Der Gesetzentwurf beinhaltet laut Entwurf eine erhebliche, einmalige Kostenbelastung der Krankenkassen in Höhe von 789 Millionen Euro für die Jahre 2024 bis 2026. Zu dieser einmaligen Belastung zählen auch die Kosten von 474.150 Euro, die den Krankenkassen bei der Umsetzung der verpflichtenden IT-Sicherheitsstandards entstehen. Als laufende, jährliche Kosten werden vom BMG 114 Millionen Euro (Umbau der ePA zu Opt-out), 250.00 Euro (Information über das eRezept) sowie 5 Millionen Euro (Widerspruchsverfahren) prognostiziert. Dem sollen Einsparungen durch Effizienzvorteile, verbesserte Arzneimitteltherapiesicherheit, bessere Verfügbarkeit von behandlungsrelevanten Daten und Vermeidung von Doppeluntersuchungen gegenüberstehen, die nicht beziffert werden können. Als Erfüllungsaufwand für die Wirtschaft werden Ausgaben von jährlich rund 295 Millionen Euro angegeben, die den Leistungserbringern für die Befüllung der ePA entstehen.

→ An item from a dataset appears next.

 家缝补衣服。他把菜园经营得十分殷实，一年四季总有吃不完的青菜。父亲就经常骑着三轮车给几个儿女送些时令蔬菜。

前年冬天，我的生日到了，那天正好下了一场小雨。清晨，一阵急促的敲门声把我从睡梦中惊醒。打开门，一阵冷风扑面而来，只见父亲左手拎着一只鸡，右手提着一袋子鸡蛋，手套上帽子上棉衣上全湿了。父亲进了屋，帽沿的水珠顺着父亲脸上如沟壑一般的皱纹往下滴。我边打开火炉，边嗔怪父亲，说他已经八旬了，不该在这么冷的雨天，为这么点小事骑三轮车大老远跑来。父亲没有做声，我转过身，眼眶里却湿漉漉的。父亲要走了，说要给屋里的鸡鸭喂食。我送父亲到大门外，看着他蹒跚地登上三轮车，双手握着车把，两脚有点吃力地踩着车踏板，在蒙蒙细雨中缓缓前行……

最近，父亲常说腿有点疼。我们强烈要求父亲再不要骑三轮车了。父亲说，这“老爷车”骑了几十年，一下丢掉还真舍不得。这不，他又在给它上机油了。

Für die Weiterentwicklung der Versorgung mit DiGA sollen zwischen 2025 und 2028 zusätzliche Kosten in Höhe von ca. 12 Millionen Euro anfallen. Parallel entstehen für die Weiterentwicklung der Telemedizin zwischen 2026 und 2028 Leistungsausgaben von ca. 24 Millionen Euro.

Aus der dauerhaften Fortführung des Innovationsfonds entstehen Ausgaben in Höhe von 200 Millionen Euro, die je zur Hälfte von den Krankenkassen und der Liquiditätsreserve des Gesundheitsfonds getragen werden sollen.